# 公事中



## JapanForever

Hi there,
I wanted to know what this word 公事中 means in this context? (That's from a forum about a game. The person is talking about a thing about a website too)

官網上有一張兄妹說＂公事中＂的塗鴉，不知還有人把那張圖片保留著嗎？
（在自己的資料夾翻查時發現沒有）
Apparently according to translation, that means "official" but not sure about it and in which context.
Thanks.


----------



## brofeelgood

Official business in progress


----------



## JapanForever

Okay. Thanks so what is the entire translation?


----------



## brofeelgood

官網上有一張兄妹說＂公事中＂的塗鴉，不知還有人把那張圖片保留著嗎？
（在自己的資料夾翻查時發現沒有）

Full translation:
There was some graffiti on the official website that said "Official business in progress". Did anyone keep a copy of that image?
(I couldn't find it in my folder)


----------



## JapanForever

Okay thanks  (but what about 兄妹?) it meant siblings didnt it?


----------



## brofeelgood

Ahh, how did I miss that. 

Yes 兄妹 means siblings, specifically elder brother + younger sister.


----------



## JapanForever

That's okay. So does it mean something like "siblings official business"?


----------



## brofeelgood

The most likely translation:
On the official website, there's some graffiti depicting a pair of siblings saying "Official business in progress" (or "In the middle of official business").

If you could provide the sentences before, it'd be even better.


----------



## JapanForever

Very well, the sentence before is:在_rf_官網剛開不久時，does it help?


----------



## brofeelgood

Not really. This just says "Not long after the rf website is operational". It gives no context as to who the 兄妹 could be.


----------



## JapanForever

Well that's the only one sentence before the others I would like to translate. sorry


----------



## brofeelgood

No worries mate, the fault could be mine. I hope someone else can help you out with a better translation.


----------



## JapanForever

That's okay. Thanks for still helping me.  That's just a new forum, so maybe there would be more context later.


----------



## fyl

This sounds like a weird sentence and I had no clue what 兄妹 is before I googled it...
I guess the sentence is from here http://forum.gamer.com.tw/C.php?bsn=16929&snA=245&tnum=1
So it is 書架兄妹, not 兄妹. 書架兄妹 sounds like the name of a character (or names of two characters) in that context.
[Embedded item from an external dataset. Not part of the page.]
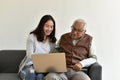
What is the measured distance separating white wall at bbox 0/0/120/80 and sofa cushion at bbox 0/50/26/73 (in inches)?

A search of "书架兄妹" gives links like this http://tieba.baidu.com/p/1105797335 and this http://tieba.baidu.com/p/1072988344. So 书架兄妹 is a character in "11eyes", and is probably another name of 怠惰. This 怠惰 reminds me another thread by the OP about a character named 懒惰 (http://forum.wordreference.com/showthread.php?t=2875704). Probably they are the same person? I think the OP knows much more than me about that.


----------



## JapanForever

Indeed they are the same person  so could you help me translating this sentence? What dioes 公事中 mean there? (in the sentence)


----------



## fyl

For the translation, I agree with brofeelgood #8, just replace "a pair of siblings" with 书架兄妹(or any other name of the character).

官網上有一張書架兄妹說＂公事中＂的塗鴉，不知還有人把那張圖片保留著嗎？（在自己的資料夾翻查時發現沒有）
On the official website, there was a graffiti depicting 书架兄妹 saying "Business in progress". Does anyone still have the picture? (I searched my own folder and didn't find it.)


----------



## JapanForever

Thanks mate for the translation.


----------



## seinword

公事中 is very likely to be a typo for 工事中, which means "under construction" in Japanese.


----------



## JapanForever

Thanks you seinword


----------